Consumer-Driven Innovation: More Than Words

For good reason, when we think about innovation we think about visionary entrepreneurs molding reality to realize their visions.  But it is also worthwhile to consider innovation from the customer-side, i.e., what are customers doing to demand innovation and are there systematic differences in incenting innovation with different types of customers?  In other words, what is the relationship between the type of customer (consumer, enterprise, government) and innovation?

Not to grossly oversimplify, but there are at least some directional differences.  For companies in consumer industries, innovation is often about survival: stop innovating and you stop (or have no hope of) getting attention or getting paid.  For companies selling to enterprise and government customers, innovation sometimes is little more than marketing copy  — mere words added onto incentive structures that do not require innovation.  It is the innovation equivalent of pretending that the cherry on your ice cream sundae makes it healthy.

In an interview with Fortune magazine, former US CIO Vivek Kundra reflected on his experience in government and commented on the difference in innovation between consumer and enterprise IT, noting one relationship (observed by not just him) is that consumer companies must innovate constantly as they are “one click away from extinction.”

There’s a huge divide between the consumer space and the public sector. Why? The reason is that in government there isn’t a Darwinian pressure to innovate that’s in the consumer space. Consumer companies are one click away from extinction, so they have to innovate constantly. Yet in enterprise IT, which is far inferior to consumer IT, victory is considered winning that contract. Once companies win that contract, the incentives are to optimize their margins, not to innovate or make sure they’re providing better services.  You address that problem by adopting consumer technologies.”

As he notes, enterprise IT is about winning a long-term contract, and collecting annual maintenance checks.  By contrast, in dealing with consumers, you are dealing with consumers with shallow-pockets, unable to scrounge for and deliver dollars if the product is not delivering value.  In fact, it is hard to monetize even when you are delivering value — think about how hard it is has been to find revenue models for consumer internet companies where the consumers pay.  Consumers are less likely to sign contracts, and when something better comes along or the product becomes less interesting, they move on.
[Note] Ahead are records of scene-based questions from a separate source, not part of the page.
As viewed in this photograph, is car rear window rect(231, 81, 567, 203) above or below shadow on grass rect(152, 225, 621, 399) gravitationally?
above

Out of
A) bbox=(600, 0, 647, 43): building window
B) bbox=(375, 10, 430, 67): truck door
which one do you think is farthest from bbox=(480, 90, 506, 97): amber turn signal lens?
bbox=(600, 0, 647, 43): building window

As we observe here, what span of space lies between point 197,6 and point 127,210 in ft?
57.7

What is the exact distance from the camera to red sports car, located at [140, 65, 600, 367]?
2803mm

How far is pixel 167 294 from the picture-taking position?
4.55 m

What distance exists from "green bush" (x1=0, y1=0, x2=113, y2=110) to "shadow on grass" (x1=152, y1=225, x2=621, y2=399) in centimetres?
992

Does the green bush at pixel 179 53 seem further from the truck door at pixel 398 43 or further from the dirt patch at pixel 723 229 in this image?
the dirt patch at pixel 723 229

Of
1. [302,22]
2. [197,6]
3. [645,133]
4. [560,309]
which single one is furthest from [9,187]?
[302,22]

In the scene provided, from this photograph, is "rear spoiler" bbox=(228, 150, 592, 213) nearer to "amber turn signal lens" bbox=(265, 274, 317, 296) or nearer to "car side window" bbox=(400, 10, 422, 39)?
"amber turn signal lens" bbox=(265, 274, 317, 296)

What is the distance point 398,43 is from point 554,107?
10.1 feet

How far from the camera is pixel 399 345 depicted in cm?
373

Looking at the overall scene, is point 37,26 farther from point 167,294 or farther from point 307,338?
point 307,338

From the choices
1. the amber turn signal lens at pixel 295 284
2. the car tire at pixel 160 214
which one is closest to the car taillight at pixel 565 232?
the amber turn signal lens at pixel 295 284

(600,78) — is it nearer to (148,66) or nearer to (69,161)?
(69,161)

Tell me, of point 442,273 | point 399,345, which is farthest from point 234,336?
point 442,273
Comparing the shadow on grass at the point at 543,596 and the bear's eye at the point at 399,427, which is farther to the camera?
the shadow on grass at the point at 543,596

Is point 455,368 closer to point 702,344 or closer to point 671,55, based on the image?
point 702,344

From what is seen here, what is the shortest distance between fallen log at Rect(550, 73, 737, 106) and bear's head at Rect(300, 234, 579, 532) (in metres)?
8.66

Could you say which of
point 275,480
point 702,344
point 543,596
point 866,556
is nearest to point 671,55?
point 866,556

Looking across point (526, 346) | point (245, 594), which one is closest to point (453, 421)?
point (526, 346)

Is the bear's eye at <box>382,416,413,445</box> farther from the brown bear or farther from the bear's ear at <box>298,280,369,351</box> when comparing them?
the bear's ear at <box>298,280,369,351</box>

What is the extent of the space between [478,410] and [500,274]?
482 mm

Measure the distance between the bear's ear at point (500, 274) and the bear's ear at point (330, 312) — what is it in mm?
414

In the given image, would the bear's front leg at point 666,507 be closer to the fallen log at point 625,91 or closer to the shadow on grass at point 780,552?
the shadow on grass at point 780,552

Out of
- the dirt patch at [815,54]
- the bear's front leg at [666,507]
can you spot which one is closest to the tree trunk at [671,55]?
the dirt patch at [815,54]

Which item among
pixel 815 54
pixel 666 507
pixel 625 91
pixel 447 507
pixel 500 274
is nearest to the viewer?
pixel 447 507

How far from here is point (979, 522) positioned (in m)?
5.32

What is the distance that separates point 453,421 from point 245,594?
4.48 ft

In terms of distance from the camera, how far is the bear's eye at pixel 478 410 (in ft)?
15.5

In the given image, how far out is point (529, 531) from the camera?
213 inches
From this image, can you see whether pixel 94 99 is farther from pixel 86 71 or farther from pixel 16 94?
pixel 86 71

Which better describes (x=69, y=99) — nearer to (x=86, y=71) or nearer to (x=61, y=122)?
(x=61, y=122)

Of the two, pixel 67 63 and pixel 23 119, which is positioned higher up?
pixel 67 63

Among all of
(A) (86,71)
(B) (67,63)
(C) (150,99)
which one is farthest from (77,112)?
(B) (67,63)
In fact, If you are marketing to consumers, it’s all about the consumers.  Consumers are not likely to cut producers any slack like a business or government customer might.  In that same vein, Kundra noted about procurement:

I asked a very simple question: How would a startup company launch in the private sector? If you went to venture capitalists or your board of directors and said, “I need millions of dollars to hire an army of consultants to stand up my e-mail system and build a custom financial system and build out a data center so I can host a website,” you would get laughed out of the room. And that’s exactly what the federal government was doing.

Startups are going to Google for e-mail, or to Microsoft, or to Hotmail. They’re going to Intuit and using QuickBooks for the financial systems. They’re going to a number of providers online to set up a website, and they get value day one, literally. They don’t spend months or years procuring those services. Imagine if the federal government, with purchasing power of $80 billion, demanded from the vendor community, “We want value day one. We don’t want to wait years, and we don’t want to spend millions of dollars, because we’ve seen this movie, and it always ends poorly.”

If you are serving a customer base that demands value from day 1 or there is no check, there is no choice but to innovate from the industry.  Contrast this with an industry, in which there is a stream of huge payments even before there is a product, and a massive stream of payments even where the product has missed numerous timing, cost, and performance benchmarks. The extreme example is defense procurement.  The Economist had a recent story about the F-35 Joint Strike Fighter, our next-generation fighter jet, and the most expensive military program in history. It is running 6 years late, and the planes are running at double the acquisition cost, and at a”jawdropping” trillion dollar cost to support and operate after the $400 billion or so it will cost to buy the planes. Despite this, apparently, Lockheed, the contractor, thinks it is doing a great job.

Obviously, things are different, but can you imagine an angel or venture capitalist handing out gold stars to a portfolio company that had such results?